§ REQUIREMENT: Can you turn every line of the items below into a JSON list of strings, one string per line, with blank lines left out?

§ PROVIDED MATERIAL:
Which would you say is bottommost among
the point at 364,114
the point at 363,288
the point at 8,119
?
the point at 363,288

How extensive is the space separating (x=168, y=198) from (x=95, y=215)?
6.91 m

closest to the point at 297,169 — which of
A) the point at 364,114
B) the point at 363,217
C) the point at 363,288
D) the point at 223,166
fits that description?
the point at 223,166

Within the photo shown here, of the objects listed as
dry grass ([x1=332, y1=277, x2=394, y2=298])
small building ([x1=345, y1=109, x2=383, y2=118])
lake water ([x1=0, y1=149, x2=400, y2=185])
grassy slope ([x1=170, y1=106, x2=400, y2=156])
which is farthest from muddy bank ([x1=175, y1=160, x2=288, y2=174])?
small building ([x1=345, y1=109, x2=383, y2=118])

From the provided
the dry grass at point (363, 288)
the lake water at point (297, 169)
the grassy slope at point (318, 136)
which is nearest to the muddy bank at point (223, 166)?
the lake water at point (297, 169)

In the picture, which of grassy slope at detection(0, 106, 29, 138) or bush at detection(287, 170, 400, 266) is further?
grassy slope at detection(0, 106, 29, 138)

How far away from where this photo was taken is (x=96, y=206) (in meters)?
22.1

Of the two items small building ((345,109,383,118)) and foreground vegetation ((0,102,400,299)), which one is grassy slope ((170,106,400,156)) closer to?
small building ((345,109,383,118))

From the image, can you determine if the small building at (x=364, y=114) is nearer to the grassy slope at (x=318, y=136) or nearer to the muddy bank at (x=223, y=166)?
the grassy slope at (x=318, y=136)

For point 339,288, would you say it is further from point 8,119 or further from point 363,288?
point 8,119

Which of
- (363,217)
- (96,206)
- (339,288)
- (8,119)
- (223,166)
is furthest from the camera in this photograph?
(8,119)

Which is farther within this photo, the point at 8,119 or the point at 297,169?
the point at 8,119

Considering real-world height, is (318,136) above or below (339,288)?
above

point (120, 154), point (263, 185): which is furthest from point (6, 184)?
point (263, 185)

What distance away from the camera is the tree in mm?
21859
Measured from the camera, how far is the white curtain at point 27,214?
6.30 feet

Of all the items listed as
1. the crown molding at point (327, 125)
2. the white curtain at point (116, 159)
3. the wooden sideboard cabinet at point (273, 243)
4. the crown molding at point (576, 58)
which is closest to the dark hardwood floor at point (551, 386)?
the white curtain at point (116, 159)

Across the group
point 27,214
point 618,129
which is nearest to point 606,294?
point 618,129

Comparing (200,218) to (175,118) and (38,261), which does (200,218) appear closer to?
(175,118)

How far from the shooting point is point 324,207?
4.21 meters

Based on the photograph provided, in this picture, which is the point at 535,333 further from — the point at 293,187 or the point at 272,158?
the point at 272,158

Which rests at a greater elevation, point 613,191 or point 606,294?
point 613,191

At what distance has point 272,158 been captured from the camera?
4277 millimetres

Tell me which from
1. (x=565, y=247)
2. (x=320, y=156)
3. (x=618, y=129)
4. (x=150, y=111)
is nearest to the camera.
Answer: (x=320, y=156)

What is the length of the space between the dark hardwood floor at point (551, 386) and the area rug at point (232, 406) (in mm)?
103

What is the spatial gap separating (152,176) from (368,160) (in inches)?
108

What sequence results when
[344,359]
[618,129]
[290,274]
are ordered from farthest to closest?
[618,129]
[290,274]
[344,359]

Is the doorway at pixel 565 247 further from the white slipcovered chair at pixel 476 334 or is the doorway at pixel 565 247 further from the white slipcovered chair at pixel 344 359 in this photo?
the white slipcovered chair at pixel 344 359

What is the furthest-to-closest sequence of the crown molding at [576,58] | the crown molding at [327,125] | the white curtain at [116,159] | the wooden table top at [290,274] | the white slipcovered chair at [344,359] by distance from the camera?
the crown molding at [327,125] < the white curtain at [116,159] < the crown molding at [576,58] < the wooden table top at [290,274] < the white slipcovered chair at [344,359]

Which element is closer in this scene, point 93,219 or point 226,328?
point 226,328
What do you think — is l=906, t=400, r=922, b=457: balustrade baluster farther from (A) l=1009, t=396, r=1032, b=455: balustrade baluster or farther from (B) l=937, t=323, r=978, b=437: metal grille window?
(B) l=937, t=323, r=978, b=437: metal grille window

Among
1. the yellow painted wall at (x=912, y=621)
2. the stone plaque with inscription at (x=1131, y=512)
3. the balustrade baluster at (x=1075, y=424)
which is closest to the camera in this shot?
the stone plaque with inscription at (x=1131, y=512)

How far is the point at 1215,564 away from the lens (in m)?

§ RESULT BELOW:
[
  "Which would you say is bottommost among",
  "the point at 364,114",
  "the point at 363,288",
  "the point at 8,119",
  "?",
  "the point at 363,288",
  "How extensive is the space separating (x=168, y=198) from (x=95, y=215)?",
  "6.91 m",
  "closest to the point at 297,169 — which of",
  "A) the point at 364,114",
  "B) the point at 363,217",
  "C) the point at 363,288",
  "D) the point at 223,166",
  "fits that description?",
  "the point at 223,166",
  "Within the photo shown here, of the objects listed as",
  "dry grass ([x1=332, y1=277, x2=394, y2=298])",
  "small building ([x1=345, y1=109, x2=383, y2=118])",
  "lake water ([x1=0, y1=149, x2=400, y2=185])",
  "grassy slope ([x1=170, y1=106, x2=400, y2=156])",
  "which is farthest from muddy bank ([x1=175, y1=160, x2=288, y2=174])?",
  "small building ([x1=345, y1=109, x2=383, y2=118])",
  "From the provided",
  "the dry grass at point (363, 288)",
  "the lake water at point (297, 169)",
  "the grassy slope at point (318, 136)",
  "which is nearest to the muddy bank at point (223, 166)?",
  "the lake water at point (297, 169)",
  "In the picture, which of grassy slope at detection(0, 106, 29, 138) or bush at detection(287, 170, 400, 266) is further?",
  "grassy slope at detection(0, 106, 29, 138)",
  "How far away from where this photo was taken is (x=96, y=206) (in meters)?",
  "22.1",
  "Of the two items small building ((345,109,383,118)) and foreground vegetation ((0,102,400,299)), which one is grassy slope ((170,106,400,156)) closer to?",
  "small building ((345,109,383,118))",
  "From the image, can you determine if the small building at (x=364, y=114) is nearer to the grassy slope at (x=318, y=136) or nearer to the muddy bank at (x=223, y=166)?",
  "the grassy slope at (x=318, y=136)",
  "For point 339,288, would you say it is further from point 8,119 or further from point 363,288?",
  "point 8,119",
  "Which of",
  "- (363,217)",
  "- (96,206)",
  "- (339,288)",
  "- (8,119)",
  "- (223,166)",
  "is furthest from the camera in this photograph?",
  "(8,119)",
  "Which is farther within this photo, the point at 8,119 or the point at 297,169?",
  "the point at 8,119",
  "Considering real-world height, is (318,136) above or below (339,288)?",
  "above",
  "point (120, 154), point (263, 185): which is furthest from point (6, 184)?",
  "point (263, 185)",
  "What distance away from the camera is the tree in mm?",
  "21859",
  "Measured from the camera, how far is the white curtain at point 27,214?",
  "6.30 feet",
  "Of all the items listed as",
  "1. the crown molding at point (327, 125)",
  "2. the white curtain at point (116, 159)",
  "3. the wooden sideboard cabinet at point (273, 243)",
  "4. the crown molding at point (576, 58)",
  "which is closest to the dark hardwood floor at point (551, 386)?",
  "the white curtain at point (116, 159)",
  "Across the group",
  "point 27,214",
  "point 618,129",
  "which is nearest to point 606,294?",
  "point 618,129",
  "Comparing (200,218) to (175,118) and (38,261), which does (200,218) appear closer to?",
  "(175,118)",
  "How far from the shooting point is point 324,207?",
  "4.21 meters",
  "Based on the photograph provided, in this picture, which is the point at 535,333 further from — the point at 293,187 or the point at 272,158?",
  "the point at 272,158",
  "Which rests at a greater elevation, point 613,191 or point 606,294?",
  "point 613,191",
  "At what distance has point 272,158 been captured from the camera?",
  "4277 millimetres",
  "Tell me which from",
  "1. (x=565, y=247)",
  "2. (x=320, y=156)",
  "3. (x=618, y=129)",
  "4. (x=150, y=111)",
  "is nearest to the camera.",
  "Answer: (x=320, y=156)",
  "What is the length of the space between the dark hardwood floor at point (551, 386) and the area rug at point (232, 406) (in mm)?",
  "103",
  "What is the spatial gap separating (152,176) from (368,160) (in inches)?",
  "108",
  "What sequence results when",
  "[344,359]",
  "[618,129]",
  "[290,274]",
  "are ordered from farthest to closest?",
  "[618,129]",
  "[290,274]",
  "[344,359]",
  "Is the doorway at pixel 565 247 further from the white slipcovered chair at pixel 476 334 or is the doorway at pixel 565 247 further from the white slipcovered chair at pixel 344 359 in this photo?",
  "the white slipcovered chair at pixel 344 359",
  "What is the furthest-to-closest sequence of the crown molding at [576,58] | the crown molding at [327,125] | the white curtain at [116,159] | the wooden table top at [290,274] | the white slipcovered chair at [344,359] by distance from the camera?",
  "the crown molding at [327,125] < the white curtain at [116,159] < the crown molding at [576,58] < the wooden table top at [290,274] < the white slipcovered chair at [344,359]",
  "Which element is closer in this scene, point 93,219 or point 226,328?",
  "point 226,328",
  "What do you think — is l=906, t=400, r=922, b=457: balustrade baluster farther from (A) l=1009, t=396, r=1032, b=455: balustrade baluster or farther from (B) l=937, t=323, r=978, b=437: metal grille window?",
  "(B) l=937, t=323, r=978, b=437: metal grille window",
  "Among",
  "1. the yellow painted wall at (x=912, y=621)",
  "2. the stone plaque with inscription at (x=1131, y=512)",
  "3. the balustrade baluster at (x=1075, y=424)",
  "which is closest to the camera in this shot?",
  "the stone plaque with inscription at (x=1131, y=512)",
  "How far is the point at 1215,564 away from the lens (in m)?"
]